Later on, Maksim Plikus responds to a lengthy question from famous hair loss forum member “Swooping” with the following:
“Your knowledge on androgenetic alopecia already appears to be pretty extensive. As you can appreciate, it has a complex mechanism, therefore many if not all factors that you mentioned are probably involved in its pathogenesis. What is important is to figure out which ones are upstream and which are downstream. This would affect the therapeutic potential of the targets. As I already mentioned in another reply, rodents and mice specifically, are not an appropriate model for studying androgenetic alopecia. Mouse hair follicles grow very differently from human scalp follicles. Mouse dorsal hairs grow only for about 2 weeks and attain 0.7-1cm in length. This is equivalent to human scalp vellus hair. Moreover, mouse follicles do not respond to androgens the same way human follicles do, and mice do not develop androgenetic alopecia in response to testosterone treatment. This limited the research progress in androgenetic alopecia field. However, we now have organotypic culture system and human-on-mouse xenograft model that can be used for studies on human follicles.”

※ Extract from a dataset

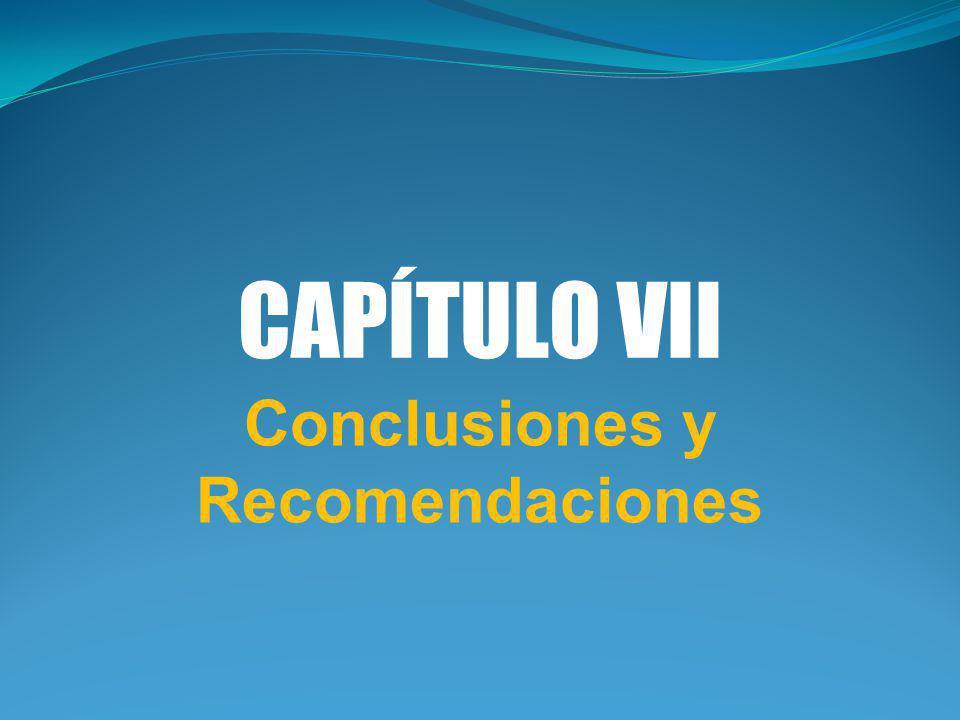 CAPÍTULO VII Conclusiones y Recomendaciones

And the most optimistic response from Maksim Plikus: “Recent studies showed that dormant hair follicles in patients with androgenetic alopecia maintain their key stem cell population. Please refer to this study: link. This suggests that as long as the signaling mechanism of androgenetic alopecia pathogenesis can be interrupted, dormant scalp hair follicles can regrow. For instance, this 2003 study showed that grafting of vellus human scalp follicles onto mouse partially restores their normal growth characteristics: link.”
Some quotes from Zhengquan Yu regarding his work on miR-22:
“Based on this study, miR-22 antimir could be an effective drug for hair loss.”
“miR-22 antagomir or other anti-miR-22 oligonucletides could be used to inhibit miR-22 function, which would prevent hair loss or maintain prolonged follicle life.”
“I think that our findings provide a new therapeutic target to treat hair loss in way of microRNA. The cause of hair loss is pretty complex, it is hard to develop effective treatment for all patients. However, inhibition of miR-22 could benefit a certain number of patients whose hair loss caused by increasing miR-22.”
— Some more detailed technical responses are in the AMA that I will not paste here, including many links to studies related to the complex genetics involved in MPB, plus discussions on qorum sensing, signaling and more.